* [Your goal]
Only the run of lines from the one containing "How far from the camera is point 536,71" through the last line should be returned, exactly as written.

* [Rows of spatial question data]
== == ==

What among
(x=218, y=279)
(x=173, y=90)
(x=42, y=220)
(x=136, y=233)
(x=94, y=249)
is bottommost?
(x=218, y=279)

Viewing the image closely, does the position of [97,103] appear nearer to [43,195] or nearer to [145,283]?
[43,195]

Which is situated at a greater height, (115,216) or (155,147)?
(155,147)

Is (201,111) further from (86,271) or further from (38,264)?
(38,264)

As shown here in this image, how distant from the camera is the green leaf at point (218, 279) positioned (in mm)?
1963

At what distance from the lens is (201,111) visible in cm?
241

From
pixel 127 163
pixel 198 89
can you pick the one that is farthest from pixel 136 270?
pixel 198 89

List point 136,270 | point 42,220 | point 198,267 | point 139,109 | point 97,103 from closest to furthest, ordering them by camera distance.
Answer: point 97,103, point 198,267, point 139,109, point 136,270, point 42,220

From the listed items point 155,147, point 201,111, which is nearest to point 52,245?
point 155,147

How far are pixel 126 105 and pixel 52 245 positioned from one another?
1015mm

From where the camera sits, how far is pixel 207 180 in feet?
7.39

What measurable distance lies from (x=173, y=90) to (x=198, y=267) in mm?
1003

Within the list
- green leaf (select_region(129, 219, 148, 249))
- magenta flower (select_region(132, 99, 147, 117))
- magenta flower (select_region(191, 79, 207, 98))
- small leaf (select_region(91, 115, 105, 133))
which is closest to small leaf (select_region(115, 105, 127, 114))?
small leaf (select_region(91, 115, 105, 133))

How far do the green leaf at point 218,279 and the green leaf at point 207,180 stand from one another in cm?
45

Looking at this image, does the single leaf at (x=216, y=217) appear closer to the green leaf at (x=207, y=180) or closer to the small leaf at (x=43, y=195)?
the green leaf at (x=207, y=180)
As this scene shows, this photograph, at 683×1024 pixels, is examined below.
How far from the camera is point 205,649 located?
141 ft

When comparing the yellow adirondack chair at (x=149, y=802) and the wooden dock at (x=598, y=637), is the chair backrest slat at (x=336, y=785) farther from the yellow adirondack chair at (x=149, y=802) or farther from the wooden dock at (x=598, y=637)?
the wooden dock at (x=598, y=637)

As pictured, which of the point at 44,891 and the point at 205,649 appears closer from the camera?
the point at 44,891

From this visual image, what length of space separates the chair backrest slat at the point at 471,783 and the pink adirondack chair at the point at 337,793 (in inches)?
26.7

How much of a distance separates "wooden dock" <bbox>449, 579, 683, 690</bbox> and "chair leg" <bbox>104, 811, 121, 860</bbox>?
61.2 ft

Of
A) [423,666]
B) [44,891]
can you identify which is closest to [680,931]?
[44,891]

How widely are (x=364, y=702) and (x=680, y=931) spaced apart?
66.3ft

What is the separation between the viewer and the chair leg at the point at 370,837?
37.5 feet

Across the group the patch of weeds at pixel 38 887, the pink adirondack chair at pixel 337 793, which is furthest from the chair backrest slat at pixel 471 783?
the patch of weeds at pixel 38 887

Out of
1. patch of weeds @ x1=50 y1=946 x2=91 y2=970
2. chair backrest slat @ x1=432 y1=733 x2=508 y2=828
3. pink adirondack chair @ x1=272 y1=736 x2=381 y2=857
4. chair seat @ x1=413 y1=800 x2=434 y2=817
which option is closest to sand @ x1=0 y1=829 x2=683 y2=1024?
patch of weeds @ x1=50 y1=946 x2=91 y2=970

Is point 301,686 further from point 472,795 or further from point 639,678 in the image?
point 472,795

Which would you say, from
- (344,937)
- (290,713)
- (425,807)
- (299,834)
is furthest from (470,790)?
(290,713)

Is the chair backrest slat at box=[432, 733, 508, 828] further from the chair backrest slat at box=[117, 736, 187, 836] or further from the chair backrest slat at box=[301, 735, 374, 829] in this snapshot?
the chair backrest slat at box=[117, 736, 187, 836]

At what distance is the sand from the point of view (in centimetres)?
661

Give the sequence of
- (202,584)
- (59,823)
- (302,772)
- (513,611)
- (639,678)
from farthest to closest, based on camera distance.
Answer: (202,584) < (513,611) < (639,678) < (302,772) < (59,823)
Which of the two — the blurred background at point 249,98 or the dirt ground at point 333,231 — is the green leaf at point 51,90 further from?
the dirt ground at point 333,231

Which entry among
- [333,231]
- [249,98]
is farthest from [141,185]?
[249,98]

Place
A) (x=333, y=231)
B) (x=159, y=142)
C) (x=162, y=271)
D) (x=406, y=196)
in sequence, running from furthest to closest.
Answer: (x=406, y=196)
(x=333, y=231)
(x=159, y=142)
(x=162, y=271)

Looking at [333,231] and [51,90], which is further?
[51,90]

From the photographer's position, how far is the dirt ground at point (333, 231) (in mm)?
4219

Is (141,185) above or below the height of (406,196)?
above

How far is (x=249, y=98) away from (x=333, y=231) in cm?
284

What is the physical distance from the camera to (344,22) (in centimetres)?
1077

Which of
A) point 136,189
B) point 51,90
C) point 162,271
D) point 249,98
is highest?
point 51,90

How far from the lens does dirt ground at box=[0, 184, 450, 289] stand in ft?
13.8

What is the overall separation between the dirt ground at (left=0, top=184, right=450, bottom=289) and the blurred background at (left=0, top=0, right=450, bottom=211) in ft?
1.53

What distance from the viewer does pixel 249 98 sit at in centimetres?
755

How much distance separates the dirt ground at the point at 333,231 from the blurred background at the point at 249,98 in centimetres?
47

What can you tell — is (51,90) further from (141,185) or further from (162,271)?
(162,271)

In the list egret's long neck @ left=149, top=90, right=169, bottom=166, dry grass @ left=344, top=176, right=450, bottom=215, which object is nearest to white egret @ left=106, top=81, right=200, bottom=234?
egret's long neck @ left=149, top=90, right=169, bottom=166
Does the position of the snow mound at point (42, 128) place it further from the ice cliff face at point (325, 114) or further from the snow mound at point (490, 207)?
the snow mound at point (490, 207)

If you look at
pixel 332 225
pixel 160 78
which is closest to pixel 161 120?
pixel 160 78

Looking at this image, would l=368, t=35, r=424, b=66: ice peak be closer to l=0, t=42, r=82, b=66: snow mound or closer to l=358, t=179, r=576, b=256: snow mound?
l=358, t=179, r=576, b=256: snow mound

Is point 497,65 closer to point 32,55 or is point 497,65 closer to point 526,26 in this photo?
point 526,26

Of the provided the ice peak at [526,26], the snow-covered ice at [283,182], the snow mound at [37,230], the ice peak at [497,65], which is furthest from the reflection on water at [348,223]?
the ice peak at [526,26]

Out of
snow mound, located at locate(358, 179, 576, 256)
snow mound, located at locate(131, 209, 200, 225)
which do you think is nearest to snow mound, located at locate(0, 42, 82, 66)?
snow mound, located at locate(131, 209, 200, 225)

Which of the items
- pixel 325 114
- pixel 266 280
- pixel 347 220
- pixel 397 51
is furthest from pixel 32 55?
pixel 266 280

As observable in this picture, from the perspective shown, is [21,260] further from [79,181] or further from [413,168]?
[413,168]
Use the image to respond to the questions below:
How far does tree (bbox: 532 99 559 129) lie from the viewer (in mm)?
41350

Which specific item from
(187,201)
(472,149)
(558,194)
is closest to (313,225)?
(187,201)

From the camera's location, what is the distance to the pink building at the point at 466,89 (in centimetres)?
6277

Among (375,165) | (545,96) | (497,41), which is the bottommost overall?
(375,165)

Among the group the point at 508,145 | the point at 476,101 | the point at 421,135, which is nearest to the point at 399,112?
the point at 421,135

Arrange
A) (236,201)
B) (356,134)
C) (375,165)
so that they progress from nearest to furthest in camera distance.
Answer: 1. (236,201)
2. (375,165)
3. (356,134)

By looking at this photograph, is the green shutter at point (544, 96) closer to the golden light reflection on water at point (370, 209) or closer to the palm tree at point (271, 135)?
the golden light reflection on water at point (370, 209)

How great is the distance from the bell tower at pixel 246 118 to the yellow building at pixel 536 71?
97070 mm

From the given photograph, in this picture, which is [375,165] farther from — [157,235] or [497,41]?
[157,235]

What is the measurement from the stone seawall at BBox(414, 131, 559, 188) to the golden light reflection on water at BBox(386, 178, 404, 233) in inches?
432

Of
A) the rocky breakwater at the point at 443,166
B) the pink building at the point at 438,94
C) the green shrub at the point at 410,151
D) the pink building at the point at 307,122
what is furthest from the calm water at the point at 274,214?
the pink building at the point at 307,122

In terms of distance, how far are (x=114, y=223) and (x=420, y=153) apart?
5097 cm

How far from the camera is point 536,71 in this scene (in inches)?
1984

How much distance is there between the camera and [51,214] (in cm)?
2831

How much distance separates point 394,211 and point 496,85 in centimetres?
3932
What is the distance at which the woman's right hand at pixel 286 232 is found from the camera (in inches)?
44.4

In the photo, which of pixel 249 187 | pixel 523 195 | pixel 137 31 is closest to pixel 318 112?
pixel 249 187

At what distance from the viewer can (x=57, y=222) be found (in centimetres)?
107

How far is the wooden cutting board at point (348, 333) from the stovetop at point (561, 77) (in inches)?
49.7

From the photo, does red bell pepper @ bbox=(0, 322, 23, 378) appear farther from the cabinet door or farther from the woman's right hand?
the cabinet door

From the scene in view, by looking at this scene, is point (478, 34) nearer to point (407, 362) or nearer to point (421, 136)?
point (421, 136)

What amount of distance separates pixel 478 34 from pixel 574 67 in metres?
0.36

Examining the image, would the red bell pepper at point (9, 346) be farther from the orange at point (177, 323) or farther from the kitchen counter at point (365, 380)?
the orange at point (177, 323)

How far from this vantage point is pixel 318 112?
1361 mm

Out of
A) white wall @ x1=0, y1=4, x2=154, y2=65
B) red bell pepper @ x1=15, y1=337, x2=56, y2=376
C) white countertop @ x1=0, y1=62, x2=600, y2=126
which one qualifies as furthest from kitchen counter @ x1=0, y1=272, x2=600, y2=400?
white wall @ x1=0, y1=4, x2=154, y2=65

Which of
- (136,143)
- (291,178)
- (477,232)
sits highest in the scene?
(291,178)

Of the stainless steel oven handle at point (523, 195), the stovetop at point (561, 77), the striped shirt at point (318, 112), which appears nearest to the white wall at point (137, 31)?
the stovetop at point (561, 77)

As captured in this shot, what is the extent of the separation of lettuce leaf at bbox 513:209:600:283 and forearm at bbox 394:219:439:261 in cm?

== == ==

* [Completed exercise]
How far from the camera is point 536,71 in this scene (in inches)?
1984

How much distance is there between the camera and [51,214] (in cm)?
2831

How much distance separates point 394,211 and point 496,85 in centimetres?
3932
What is the distance at which the woman's right hand at pixel 286 232 is found from the camera (in inches)?
44.4

In the photo, which of pixel 249 187 | pixel 523 195 | pixel 137 31 is closest to pixel 318 112?
pixel 249 187

At what distance from the viewer can (x=57, y=222) be found (in centimetres)?
107

How far is the wooden cutting board at point (348, 333) from the stovetop at point (561, 77) (in inches)?
49.7

From the photo, does red bell pepper @ bbox=(0, 322, 23, 378) appear farther from the cabinet door or farther from the woman's right hand?
the cabinet door

From the scene in view, by looking at this scene, is point (478, 34) nearer to point (407, 362) or nearer to point (421, 136)?
point (421, 136)

What amount of distance separates pixel 478 34 from pixel 574 67 in metres?
0.36

Examining the image, would the red bell pepper at point (9, 346) be farther from the orange at point (177, 323) or farther from the kitchen counter at point (365, 380)?
the orange at point (177, 323)

How far from this vantage point is pixel 318 112?
1361 mm

Out of
A) white wall @ x1=0, y1=4, x2=154, y2=65
B) red bell pepper @ x1=15, y1=337, x2=56, y2=376
C) white countertop @ x1=0, y1=62, x2=600, y2=126
which one qualifies as furthest from kitchen counter @ x1=0, y1=272, x2=600, y2=400?
white wall @ x1=0, y1=4, x2=154, y2=65

Which of
- (136,143)
- (291,178)
- (477,232)
sits highest in the scene?
(291,178)

Of the stainless steel oven handle at point (523, 195), the stovetop at point (561, 77), the striped shirt at point (318, 112), which appears nearest to the white wall at point (137, 31)?
the stovetop at point (561, 77)

As captured in this shot, what is the extent of the separation of lettuce leaf at bbox 513:209:600:283 and forearm at bbox 394:219:439:261 in cm?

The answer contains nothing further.